Canadian baseball player (born 1984)

Christopher J. Robinson (born May 12, 1984) is a Canadian former Major League Baseball (MLB) catcher who played for the San Diego Padres in 2013, and who also played internationally for the Canada national baseball team in the 2009 Baseball World Cup, the 2011 Pan American Games, and the 2013 World Baseball Classic.

==Amateur career==
Robinson attended Lord Dorchester Secondary School, where he was named Ontario Player of the Year in 2001. The New York Mets drafted Robinson out of high school in the 30th round (897th overall) of the 2002 Major League Baseball (MLB) Draft, but he did not sign, opting to enroll in college. Robinson enrolled at the University of Illinois at Urbana–Champaign, where he played college baseball for the Illinois Fighting Illini baseball team in the Big Ten Conference in the National Collegiate Athletic Association's Division I. At Illinois, Robinson was named the Big Ten Conference All-Star catcher in 2004 and 2005. In 2004, he played collegiate summer baseball with the Hyannis Mets of the Cape Cod Baseball League and was named a league all-star.

==Professional career==
===Detroit Tigers===
Out of Illinois, the Detroit Tigers drafted Robinson in the third round (90th overall) of the 2005 MLB draft. He was named the Tigers' best defensive catcher.

===Chicago Cubs===
In 2006, the Tigers traded Robinson to the Chicago Cubs for Neifi Pérez.

===Baltimore Orioles===
On December 15, 2011, Robinson signed a minor league contract with the Texas Rangers organization, receiving an invitation to spring training. He was released prior to the start of the season on March 30, 2012.

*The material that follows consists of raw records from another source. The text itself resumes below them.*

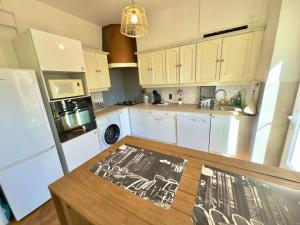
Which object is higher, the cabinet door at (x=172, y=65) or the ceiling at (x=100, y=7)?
the ceiling at (x=100, y=7)

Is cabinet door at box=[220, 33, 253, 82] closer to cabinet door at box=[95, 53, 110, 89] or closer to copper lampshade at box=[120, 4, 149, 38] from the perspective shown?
copper lampshade at box=[120, 4, 149, 38]

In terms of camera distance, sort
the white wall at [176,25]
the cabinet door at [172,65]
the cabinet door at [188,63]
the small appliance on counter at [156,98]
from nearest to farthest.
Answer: the white wall at [176,25], the cabinet door at [188,63], the cabinet door at [172,65], the small appliance on counter at [156,98]

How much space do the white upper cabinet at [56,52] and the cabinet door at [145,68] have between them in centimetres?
133

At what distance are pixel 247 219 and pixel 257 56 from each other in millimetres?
2247

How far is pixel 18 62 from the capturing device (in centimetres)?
176

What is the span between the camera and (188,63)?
2461 millimetres

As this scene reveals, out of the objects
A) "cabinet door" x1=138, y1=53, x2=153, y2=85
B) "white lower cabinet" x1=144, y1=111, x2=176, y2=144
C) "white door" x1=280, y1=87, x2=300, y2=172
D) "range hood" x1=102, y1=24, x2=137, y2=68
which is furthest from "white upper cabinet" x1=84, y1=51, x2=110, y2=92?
"white door" x1=280, y1=87, x2=300, y2=172

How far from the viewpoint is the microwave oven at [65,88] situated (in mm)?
1687

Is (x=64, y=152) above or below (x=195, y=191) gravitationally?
below

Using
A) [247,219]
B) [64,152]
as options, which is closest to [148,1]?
[64,152]

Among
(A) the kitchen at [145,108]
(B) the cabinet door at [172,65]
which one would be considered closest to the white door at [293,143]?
(A) the kitchen at [145,108]

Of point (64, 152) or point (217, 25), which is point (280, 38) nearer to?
point (217, 25)

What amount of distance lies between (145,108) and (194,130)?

On April 3, 2012, Robinson signed a minor league contract with the Baltimore Orioles and was assigned to the Triple-A Norfolk Tides.

Robinson started the 2013 season with Norfolk.

===San Diego Padres===
On June 20, 2013, Robinson was traded to the San Diego Padres and assigned to the Triple-A Tucson Padres. On August 15, Robinson had his contract selected by the Padres to replace Nick Hundley, who had been placed on the paternity list. Robinson was optioned back to Tucson on August 17 without appearing in a game when Hundley returned, briefly becoming a phantom ballplayer. He was recalled on September 1 when rosters expanded. On September 25, Robinson hit a pinch-hit three-run home run in the eight inning to record both his first major league hit and home run. He was designated for assignment on September 30. Robinson cleared waivers and was sent outright to Triple-A Tucson on October 4. He elected free agency on November 4.

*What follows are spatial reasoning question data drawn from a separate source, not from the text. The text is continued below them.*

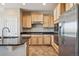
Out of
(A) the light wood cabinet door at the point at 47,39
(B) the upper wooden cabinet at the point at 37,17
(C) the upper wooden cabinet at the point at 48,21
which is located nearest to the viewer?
(A) the light wood cabinet door at the point at 47,39

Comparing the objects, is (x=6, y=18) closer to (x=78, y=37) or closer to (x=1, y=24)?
(x=1, y=24)

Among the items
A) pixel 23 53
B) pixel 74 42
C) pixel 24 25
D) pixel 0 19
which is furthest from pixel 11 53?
pixel 24 25

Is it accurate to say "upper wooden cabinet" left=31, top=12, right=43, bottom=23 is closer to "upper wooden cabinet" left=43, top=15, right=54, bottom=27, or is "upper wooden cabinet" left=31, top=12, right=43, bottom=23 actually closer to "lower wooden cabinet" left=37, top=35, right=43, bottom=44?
"upper wooden cabinet" left=43, top=15, right=54, bottom=27

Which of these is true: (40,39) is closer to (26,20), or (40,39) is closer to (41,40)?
(41,40)

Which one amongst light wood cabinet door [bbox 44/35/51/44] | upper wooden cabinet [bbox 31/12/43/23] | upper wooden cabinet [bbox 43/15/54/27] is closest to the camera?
light wood cabinet door [bbox 44/35/51/44]

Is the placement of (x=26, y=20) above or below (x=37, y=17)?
below

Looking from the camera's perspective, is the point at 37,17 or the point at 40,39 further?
the point at 37,17

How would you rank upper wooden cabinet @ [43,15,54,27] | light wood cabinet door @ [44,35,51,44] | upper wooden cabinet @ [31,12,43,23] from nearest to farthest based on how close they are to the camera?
light wood cabinet door @ [44,35,51,44] < upper wooden cabinet @ [43,15,54,27] < upper wooden cabinet @ [31,12,43,23]

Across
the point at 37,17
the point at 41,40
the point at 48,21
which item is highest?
the point at 37,17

Robinson was presented with a special recognition award by the Major League Baseball Players Association at the Baseball Canada National Teams Award Banquet in January, 2014. On February 14, 2014, Robinson announced his retirement from professional baseball.

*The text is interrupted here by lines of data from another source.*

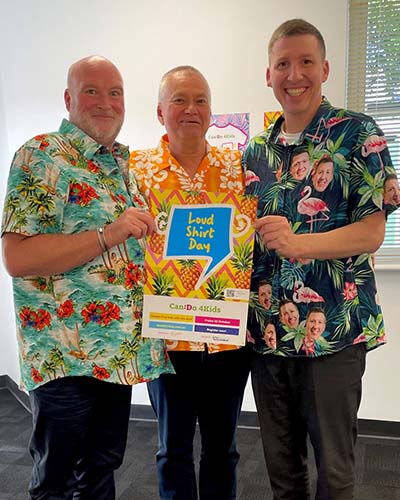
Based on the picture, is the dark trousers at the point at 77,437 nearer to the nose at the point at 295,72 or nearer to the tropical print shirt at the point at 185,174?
the tropical print shirt at the point at 185,174

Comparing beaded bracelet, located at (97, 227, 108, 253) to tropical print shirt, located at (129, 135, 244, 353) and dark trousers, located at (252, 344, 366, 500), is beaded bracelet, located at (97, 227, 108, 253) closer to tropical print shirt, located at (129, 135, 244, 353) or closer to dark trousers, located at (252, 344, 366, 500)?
tropical print shirt, located at (129, 135, 244, 353)

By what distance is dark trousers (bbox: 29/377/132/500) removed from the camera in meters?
1.45

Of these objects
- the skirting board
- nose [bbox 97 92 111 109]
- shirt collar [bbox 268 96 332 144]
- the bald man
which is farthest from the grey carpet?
nose [bbox 97 92 111 109]

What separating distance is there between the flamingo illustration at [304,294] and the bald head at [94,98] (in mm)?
768

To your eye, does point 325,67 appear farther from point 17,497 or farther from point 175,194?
point 17,497

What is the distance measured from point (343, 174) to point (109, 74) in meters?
0.81

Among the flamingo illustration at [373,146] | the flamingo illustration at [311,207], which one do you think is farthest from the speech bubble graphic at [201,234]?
the flamingo illustration at [373,146]

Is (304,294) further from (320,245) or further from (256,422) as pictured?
(256,422)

Robinson later became a full-time coach at Centerfield Sports and with the Great Lake Canadians in London, Ontario.

==International career==
Robinson has also competed for the Canadian national baseball team. Robinson played in the 2002 World Junior Baseball Championship, the 2003 Baseball World Cup, the 2006 World Baseball Classic, the 2009 Baseball World Cup, the 2011 Pan American Games, the 2013 World Baseball Classic and the 2015 Pan American Games.